Motivation: In a software project I know well, for testing purposes, the evolution of a particular price is simulated by repeatedly multiplying by a random number picked between $0.995$ and $1.005$.
Let us formalize this.
Let $(X_i)_{i=1}^\infty$ be a sequence of independent random variables, each with a (continuous) uniform distribution in $[0.995,1.005]$, $$X_i \sim U([0.995,1.005])$$ For each $n\in\mathbb{N}$ we define the random variable $$P_n = \prod_{i=1}^n X_i$$ which represents the price at day $n$.
I call for a proof of the fact that the price tends to zero as $n$ grows without bound. One way of formalizing this is to define a map $P_\infty$ by: $$P_\infty : \omega\mapsto\begin{cases} \lim_{n\to\infty}P_n(\omega),&\text{if the limit exists} \\ \text{undefined},&\text{otherwise} \end{cases}$$ where $\omega$ is an abstract outcome of the probability space.
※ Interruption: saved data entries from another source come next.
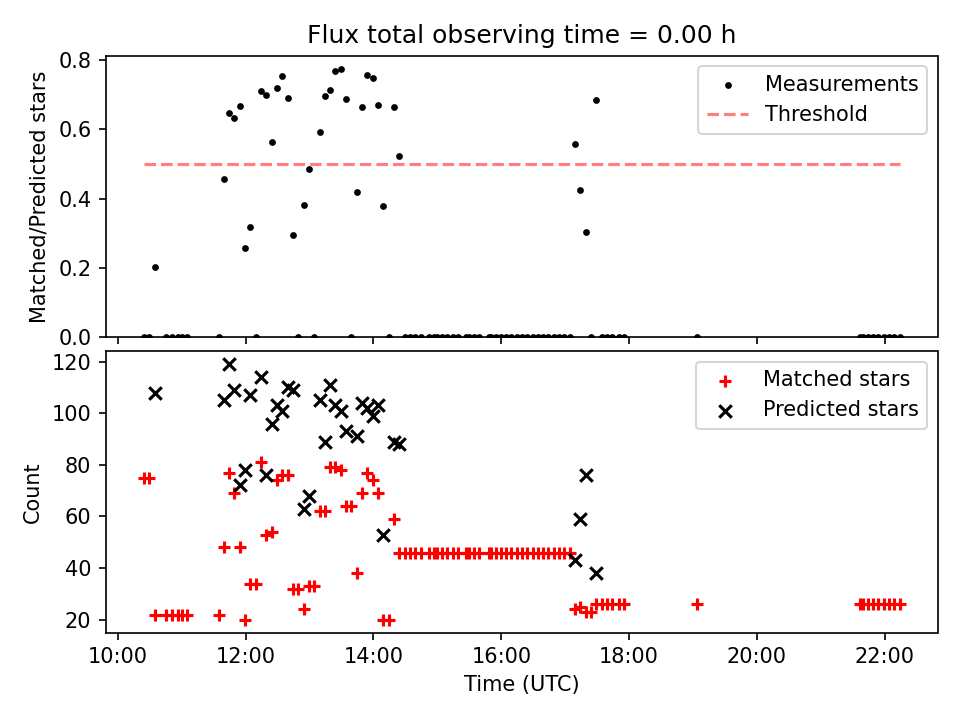 Flux total observing time = 0.00 h

Matched/Predicted stars

0.8
0.6
0.4
0.2
0.0

Measurements
Threshold

Count

120
100
80
60
40
20

Matched stars
Predicted stars

10:00
12:00
14:00
16:00
18:00
20:00
22:00

Time (UTC)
Then can you show that $P_\infty$ is defined almost everywhere (and is measurable) so that we can see $P_\infty$ as a random variable, and prove that the distribution of $P_\infty$ is that of a constant, i.e. $$\mathrm{Pr}(P_\infty = 0) = 1$$ where $\mathrm{Pr}$ is the probability measure?
Bonus question: One way to "fix" the issue with the price going towards zero, would be to change the distribution of the $X_i$ into $X_i=\exp(D_i)$ where the $D_i$ are independent and all distributed $D_i \sim U([-0.005,0.005])$.
However, suppose for the purpose of the exercise, that we were required to keep the $X_i$ uniformly distributed, and could only change the lower endpoint, into, say, $\alpha$. So now $$X_i \sim U([\alpha,1.005])$$ and otherwise everything is as before. For too low values of $\alpha$, $P_\infty$ will be $0$ as before. But for higher values of $\alpha$, it appears that $P_n$ would (almost surely) go to $+\infty$ instead.
So the bonus question is, what "Goldilocks" value of $\alpha$ should be chosen so that $P_\infty$ is neither $0$, nor $+\infty$?